Каждая литература пережила период, известный под названием «ложный классицизм». Странный это период. Взрослые люди как бы превращаются в детей и начинают показывать, что они — взрослые. Чего тут только не проделывается! Из старых фамильных сундуков вытаскивается старинное платье, оставшееся еще со времен Очакова и покорения Крыма; со стен снимается устарелое оружие, уже сотни лет висящее на них, как мертвые свидетели бурлившей некогда жизни; выуживаются из далеких времен забытые слова, застывшие на страницах истории формулы. И когда все это сделано, взрослые люди, неожиданно превратившиеся в детей, начинают напяливать на себя старомодные костюмы, бряцать вышедшим из употребления оружием и говорить языком, для понимания которого нужен опытный филолог. Все ходульно, все вычурно. Ни единое слово не говорится в простоте, а все с ужимкой. Об истинных чувствах, о настоящем языке страстей и речи быть не может. Слова готовы заранее, формулы выработаны давно, и, чтобы выразить то или другое чувство, достаточно выбрать только любую фразу из богатой коллекции готовых оборотов, хранящихся под стеклом витрин в обширном музее национального лжеклассицизма.
Вместе с Корнелем Расин явился наиболее ярким, наиболее талантливым выразителем этого течения.
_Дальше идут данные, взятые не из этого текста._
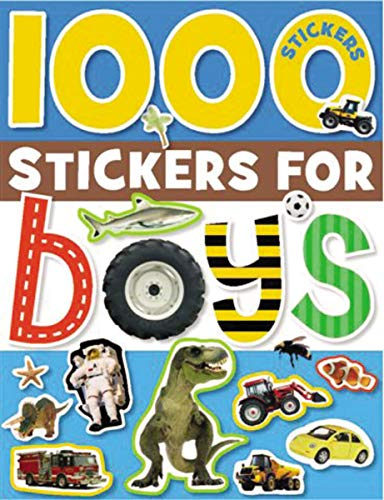1000 stickers book - 4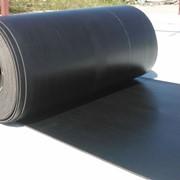 Лента транспортерная тк 300 морозостойкая фото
Герои его — как бы мраморные изваяния, но не те, с которыми сравнивали фигуры «Войны и мира» Толстого, а другие — безжизненные, неподвижные, мертвые. Они, конечно, напоминали жизнь, но не больше, чем искусственный бассейн, заключенный в гранитной рамке, напоминает свободное море в его свободных берегах. Все перепутывалось — природа с вымыслом, прошлое с настоящим. Когда выводился на сцену француз, трудно было сказать, чего в нем больше — французского или древнеримского; когда выводился римлянин, в нем опять проглядывал тот же француз. Ахилл Расина галантно называет Ифигению madame и читает ей написанный строгим александрийским стихом монолог о сердечных ранах, которые она причинила ему своими глазами. Разве это не напудренный маркиз времен Людовика XIV? Напрасно даже носят герои Расина имена: каждого из них можно назвать как угодно, и дело от этого не изменится. Душевные волнения изображались шаблонными приемами. Вместо настоящего чувства были слова о чувствах. И люди не лгали, — нет, — время было такое. Чопорность обстановки, внешний лоск, наружное величие эпохи — все воспитывало человека на внешних проявлениях. И уста с жаром шептали: «Люблю тебя!» — в то время как сердце было пустынно и безмолвно.